Aim: Rewrite the listing from the line with "this 474×317 image." up to and including the line with "damaged white car [260, 178, 392, 262]", putting "display order" in place of "reading order" and keeping everything else the same.

Listed entries:
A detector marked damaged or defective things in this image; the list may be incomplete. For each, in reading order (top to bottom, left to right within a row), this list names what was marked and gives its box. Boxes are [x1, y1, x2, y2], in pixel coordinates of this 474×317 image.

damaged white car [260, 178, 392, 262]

* * *

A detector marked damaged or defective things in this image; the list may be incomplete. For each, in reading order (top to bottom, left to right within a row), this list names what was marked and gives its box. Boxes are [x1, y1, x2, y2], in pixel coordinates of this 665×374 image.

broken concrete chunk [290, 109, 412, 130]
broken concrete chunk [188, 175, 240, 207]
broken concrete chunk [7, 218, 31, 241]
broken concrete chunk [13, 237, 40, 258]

The output:
A detector marked damaged or defective things in this image; the list may be incomplete. For each, in display order (top to bottom, left to right within a row), this list names what was marked and gives its box. Boxes are [x1, y1, x2, y2], in pixel coordinates of this 474×317 image.

damaged white car [260, 178, 392, 262]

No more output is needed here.